Aufgabe a:
Beantworten Sie anhand des Textauszugs über die Werbungskosten die folgenden Fragen:
(i) In welcher Höhe wurden Fortbildungskosten und Kosten für Eintritte anerkannt?
(ii) Welchen Anteil ordnete die Behörde im Schätzungswege der Obmannstätigkeit zu?
(iii) Wie hoch ist die Summe der anzuerkennenden Werbungskosten?

Textauszug:
Die Aufzeichnungen über die Fahrten betreffend Kilometergeld seien dem Fahrtenbuch der Versicherung (Dienstgeber) und der beigefügten Aufstellung zu entnehmen. Es werde nur der Differenzbetrag zum amtlichen Kilometergeld geltend gemacht.
Die weiteren Werbungskosten resultieren aus der politischen Tätigkeit des Bf. Die entsprechenden Aufstellungen und dazugehörigen Belege (Rechnungen über Zeitungsanzeigen, Kalender etc.) liegen dem Vorlageantrag bei.

Die Beschwerde wurde dem Bundesfinanzgericht (BFG) mit Vorlagebericht vom vorgelegt.
Die Behörde nahm zum Vorlageantrag im Vorlagebericht Stellung und kam nach Prüfung der beigebrachten Unterlagen hinsichtlich der beantragten Werbungskosten zum Schluss dass aufgrund der vorliegenden Nachweise u.a. anzuerkennen seien:
die beantragten Kilometergelder/Differenzbeträge aus dem Angestelltenverhältnis bei der Versicherung iHv Euro 2.662,36;
Fortbildungskosten und Kosten für Eintritte iHv Euro 620,50;
die beantragten Aufwendungen für Werbung im Rahmen der politischen Funktionen und des Wahlkampfes iHv Euro 10.917,10.
Hinsichtlich der weiteren Werbungskosten sei zu unterscheiden, ob diese aus der Tätigkeit als Politiker resultieren, denen Bezüge zu Grunde liegen oder nicht.
Wenn die Aufwendungen mit der Tätigkeit als Vereinsobmann in Verbindung stehen, aus der keine Einnahmen resultieren, seien sie nicht abzugsfähig. Da der Bf. die Aufwendungen dahingehend nicht trennen konnte, werde im Schätzungswege ein Anteil von 10% der Obmannstätigkeit zugeordnet und sei dieser Teil nicht zu berücksichtigen.
Für die "Reisekosten Politik" folge daraus eine Kürzung um Euro 178,50 (425 km lt. Fahrtenbuch x 0,42), d.h. Anerkennung iHv Euro 1.859,34;
Für die "Spenden" folge daraus ebenfalls eine Kürzung, wobei mangels ordnungsgemäßer Belege schon ein Betrag von 420,00 nicht abzugsfähig sei.
Insgesamt bedeute dies - gesamt beantragt 1.710,00 abzgl. 420,00 = 1.290,00 davon 90% somit Euro 1.161,00 zu berücksichtigen.
Für die "Bewirtungsspesen" folge daraus ein Kürzung ebenfalls um 10%, d.h. Anerkennung iHv Euro 1.568,73.
Die Summe der anzuerkennenden Werbungskosten betrage Euro 18.789,03.

Verfügbare Daten:
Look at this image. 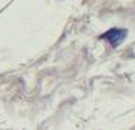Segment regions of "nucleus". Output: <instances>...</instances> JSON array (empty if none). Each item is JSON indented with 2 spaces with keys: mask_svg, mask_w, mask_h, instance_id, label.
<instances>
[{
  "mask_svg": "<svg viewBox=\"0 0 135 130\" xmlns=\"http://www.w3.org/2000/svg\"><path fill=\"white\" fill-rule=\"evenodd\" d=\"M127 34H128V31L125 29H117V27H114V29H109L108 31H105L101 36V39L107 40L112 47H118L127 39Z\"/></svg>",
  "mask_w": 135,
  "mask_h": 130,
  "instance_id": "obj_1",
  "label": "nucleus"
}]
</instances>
--
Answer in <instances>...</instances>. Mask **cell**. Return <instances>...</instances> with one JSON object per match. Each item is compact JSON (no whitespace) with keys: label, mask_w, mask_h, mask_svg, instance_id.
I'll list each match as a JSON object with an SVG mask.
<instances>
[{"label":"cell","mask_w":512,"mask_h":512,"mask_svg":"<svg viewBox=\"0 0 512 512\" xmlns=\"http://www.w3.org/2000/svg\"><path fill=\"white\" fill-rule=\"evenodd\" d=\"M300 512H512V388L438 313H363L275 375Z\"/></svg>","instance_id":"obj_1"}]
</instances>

Aufgabe b: Ermitteln Sie, wie viele Zeilen der Datensätze die Zeichenfolge "match" enthalten, wobei die Groß- und Kleinschreibung zu beachten ist. Nennen Sie ausschließlich die Zahl.

Schriftliche Antwort a:
(i) Euro 620,50
(ii) 10 %
(iii) Euro 18.789,03

Schriftliche Antwort b: 2